Excerpt to read>

= = =

Cloning and heterologous expression of glycosidase genes from Saccharomyces cerevisiae.

Abstract

Genomic clones were isolated that code for three glycosides proposed to be involved in the catabolism of cell wall components in Saccharomyces cerevisiae. .alpha.-Mannosidase (AMS1), exoglucanase (BGL1), and endochitinase (CTS1) genes were isolated with the aid of filter assays based on the hydrolysis of 4-methylumbelliferyl glycosides, which permitted the in situ monitoring of these glycosidase activities in yeast colonies. Uracil prototrophs resulting from transformation with a multicopy YEp24 yeast genomic library were screened, leading to the identification of transformants possessing high levels of glycosidase activity. Restriction maps of plasmids from multiple isolates were used to localize glycosidase-overproduction genes, which were subcloned into a Schizosaccharomyces pombe/S. cerevisiae shuttle vector. Transformation of Sch. pombe with GBL1 and CTS1 subclones resulted in the appearance of these activities in this organism, and an AMS1 plasmid cuased a 2-fold increase in endogenous .alpha.-mannosidase levels. Insertion of the marker gene LEU2 into putative AMS1 sequences disrupted plasmid-encoded .alpha.-mannosidase over production. S. cerevisiae strains that incorporated restriction fragment containing ams1::LEU2 into their chromosomal DNA by homologous recombination expressed no detectable .alpha.-mannosidase activity in either the haploid or homozygous recessive diploid states, whereas heterozygous and wild-type cells exhibited levels proportional to AMS1 gene dosage. No readily apparent phenotype was associated with the .alpha.-mannosidase deficiency; however, labeling experiments utilizing [2-3H]mannose suggest that .alpha.-mannosidase may function in mannan turnover.

= = =

Data provided>
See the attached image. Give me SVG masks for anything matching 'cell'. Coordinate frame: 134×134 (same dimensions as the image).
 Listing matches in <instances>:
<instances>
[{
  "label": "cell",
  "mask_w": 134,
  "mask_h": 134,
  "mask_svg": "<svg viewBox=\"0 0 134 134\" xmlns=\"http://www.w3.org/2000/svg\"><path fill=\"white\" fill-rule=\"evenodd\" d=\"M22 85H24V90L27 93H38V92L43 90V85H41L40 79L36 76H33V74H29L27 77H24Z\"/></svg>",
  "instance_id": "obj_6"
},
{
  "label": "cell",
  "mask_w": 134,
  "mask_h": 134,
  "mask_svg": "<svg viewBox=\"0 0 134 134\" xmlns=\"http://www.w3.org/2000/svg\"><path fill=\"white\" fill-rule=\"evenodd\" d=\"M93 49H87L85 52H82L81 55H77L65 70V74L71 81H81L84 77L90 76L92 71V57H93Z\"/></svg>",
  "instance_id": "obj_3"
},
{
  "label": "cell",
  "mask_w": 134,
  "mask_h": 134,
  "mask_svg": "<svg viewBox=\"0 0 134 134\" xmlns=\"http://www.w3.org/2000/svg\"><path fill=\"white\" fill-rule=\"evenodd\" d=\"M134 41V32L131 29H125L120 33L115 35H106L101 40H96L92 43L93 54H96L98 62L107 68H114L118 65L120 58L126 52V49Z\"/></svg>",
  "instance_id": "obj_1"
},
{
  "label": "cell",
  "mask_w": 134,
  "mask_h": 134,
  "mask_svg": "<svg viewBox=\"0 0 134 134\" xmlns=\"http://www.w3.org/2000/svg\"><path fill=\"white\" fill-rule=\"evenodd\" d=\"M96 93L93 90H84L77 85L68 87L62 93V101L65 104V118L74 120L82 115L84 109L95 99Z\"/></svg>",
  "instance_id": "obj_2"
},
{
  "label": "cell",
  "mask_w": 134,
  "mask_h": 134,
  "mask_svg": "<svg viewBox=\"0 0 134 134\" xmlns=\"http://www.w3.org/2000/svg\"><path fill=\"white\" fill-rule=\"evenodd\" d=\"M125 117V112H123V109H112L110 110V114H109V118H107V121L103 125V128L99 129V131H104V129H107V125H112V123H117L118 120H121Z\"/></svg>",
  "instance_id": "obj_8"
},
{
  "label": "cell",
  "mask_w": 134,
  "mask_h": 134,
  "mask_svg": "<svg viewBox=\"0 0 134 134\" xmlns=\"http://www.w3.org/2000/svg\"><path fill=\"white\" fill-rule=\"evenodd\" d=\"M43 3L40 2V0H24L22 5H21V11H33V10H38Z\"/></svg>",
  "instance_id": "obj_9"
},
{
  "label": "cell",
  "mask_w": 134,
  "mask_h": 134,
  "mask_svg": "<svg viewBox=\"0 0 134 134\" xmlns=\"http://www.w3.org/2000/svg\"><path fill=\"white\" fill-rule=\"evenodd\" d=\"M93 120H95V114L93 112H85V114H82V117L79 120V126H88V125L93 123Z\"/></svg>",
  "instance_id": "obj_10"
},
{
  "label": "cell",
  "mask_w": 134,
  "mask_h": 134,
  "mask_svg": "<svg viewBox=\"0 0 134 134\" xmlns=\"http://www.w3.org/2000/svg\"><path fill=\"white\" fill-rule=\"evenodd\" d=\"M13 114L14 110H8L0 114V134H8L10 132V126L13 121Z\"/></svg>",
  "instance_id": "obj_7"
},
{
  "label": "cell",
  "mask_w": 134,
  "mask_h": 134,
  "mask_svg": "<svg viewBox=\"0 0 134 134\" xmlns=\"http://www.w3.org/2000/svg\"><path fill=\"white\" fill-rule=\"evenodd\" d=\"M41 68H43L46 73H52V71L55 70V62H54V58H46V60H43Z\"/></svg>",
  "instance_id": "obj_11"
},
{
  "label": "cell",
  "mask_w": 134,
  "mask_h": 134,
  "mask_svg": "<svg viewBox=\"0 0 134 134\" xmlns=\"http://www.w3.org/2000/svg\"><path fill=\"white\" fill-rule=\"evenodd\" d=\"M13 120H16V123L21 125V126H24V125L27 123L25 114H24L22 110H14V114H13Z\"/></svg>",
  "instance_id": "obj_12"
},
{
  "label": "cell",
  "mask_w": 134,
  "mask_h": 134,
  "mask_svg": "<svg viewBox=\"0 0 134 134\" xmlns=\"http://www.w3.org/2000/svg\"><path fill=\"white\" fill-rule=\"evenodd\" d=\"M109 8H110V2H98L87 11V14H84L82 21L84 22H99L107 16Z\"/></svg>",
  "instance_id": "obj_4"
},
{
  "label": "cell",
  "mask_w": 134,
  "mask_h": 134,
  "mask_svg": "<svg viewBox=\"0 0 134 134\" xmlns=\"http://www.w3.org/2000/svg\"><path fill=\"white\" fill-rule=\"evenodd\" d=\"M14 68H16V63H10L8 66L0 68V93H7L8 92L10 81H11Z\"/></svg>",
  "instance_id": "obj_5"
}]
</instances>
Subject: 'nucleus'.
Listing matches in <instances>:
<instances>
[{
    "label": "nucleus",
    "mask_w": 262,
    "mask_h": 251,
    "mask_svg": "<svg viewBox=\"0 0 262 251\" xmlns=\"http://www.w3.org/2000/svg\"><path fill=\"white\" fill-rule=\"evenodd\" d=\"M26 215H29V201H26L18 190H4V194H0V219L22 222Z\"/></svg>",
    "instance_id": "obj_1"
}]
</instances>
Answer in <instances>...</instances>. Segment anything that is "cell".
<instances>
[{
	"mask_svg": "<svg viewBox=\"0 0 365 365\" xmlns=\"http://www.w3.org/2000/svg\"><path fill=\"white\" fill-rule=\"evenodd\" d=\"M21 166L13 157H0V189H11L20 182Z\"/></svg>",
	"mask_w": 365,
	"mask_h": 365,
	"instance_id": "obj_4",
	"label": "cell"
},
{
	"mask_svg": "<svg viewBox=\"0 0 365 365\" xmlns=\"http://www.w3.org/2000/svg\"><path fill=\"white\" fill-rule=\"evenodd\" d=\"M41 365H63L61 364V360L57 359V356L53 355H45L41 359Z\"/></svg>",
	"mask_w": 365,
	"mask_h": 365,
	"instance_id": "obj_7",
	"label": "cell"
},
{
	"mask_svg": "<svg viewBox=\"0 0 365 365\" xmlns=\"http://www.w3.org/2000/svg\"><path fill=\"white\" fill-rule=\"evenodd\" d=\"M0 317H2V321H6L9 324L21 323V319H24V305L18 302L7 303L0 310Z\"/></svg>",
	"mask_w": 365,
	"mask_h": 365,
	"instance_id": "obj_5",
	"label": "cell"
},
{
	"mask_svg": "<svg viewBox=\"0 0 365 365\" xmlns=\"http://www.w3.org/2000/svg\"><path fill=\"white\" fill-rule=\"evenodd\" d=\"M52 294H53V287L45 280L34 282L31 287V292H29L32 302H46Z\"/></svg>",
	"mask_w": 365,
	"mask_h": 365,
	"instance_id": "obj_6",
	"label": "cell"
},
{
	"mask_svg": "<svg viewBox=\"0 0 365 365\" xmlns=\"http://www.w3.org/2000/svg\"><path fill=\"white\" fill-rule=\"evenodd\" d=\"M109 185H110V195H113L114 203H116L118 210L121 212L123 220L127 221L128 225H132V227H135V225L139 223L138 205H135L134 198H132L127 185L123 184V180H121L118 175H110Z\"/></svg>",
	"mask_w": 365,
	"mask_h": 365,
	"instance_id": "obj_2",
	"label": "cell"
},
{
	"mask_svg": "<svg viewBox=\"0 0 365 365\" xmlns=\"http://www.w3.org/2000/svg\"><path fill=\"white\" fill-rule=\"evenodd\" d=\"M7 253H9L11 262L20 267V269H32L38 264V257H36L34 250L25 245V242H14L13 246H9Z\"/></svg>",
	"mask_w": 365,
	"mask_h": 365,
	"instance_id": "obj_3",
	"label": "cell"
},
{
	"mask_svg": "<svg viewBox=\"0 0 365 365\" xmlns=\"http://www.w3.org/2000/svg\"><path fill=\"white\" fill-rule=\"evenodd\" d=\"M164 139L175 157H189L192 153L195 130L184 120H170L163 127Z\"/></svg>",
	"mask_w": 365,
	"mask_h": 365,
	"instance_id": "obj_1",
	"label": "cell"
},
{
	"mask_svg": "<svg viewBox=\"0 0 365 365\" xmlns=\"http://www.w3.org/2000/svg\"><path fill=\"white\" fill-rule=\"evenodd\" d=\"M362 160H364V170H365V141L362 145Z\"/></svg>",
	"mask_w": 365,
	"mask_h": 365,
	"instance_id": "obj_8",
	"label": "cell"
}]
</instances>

= = =

Explore the material>
[1] In the yeast glycosidase abstract, which marker gene was inserted into the putative AMS1 sequences?
[2] List each glycosidase gene that the yeast glycosidase abstract says was isolated, with the enzyme it codes for.

Written responses>
[1] LEU2

[2]
- AMS1: α-mannosidase
- BGL1: exoglucanase
- CTS1: endochitinase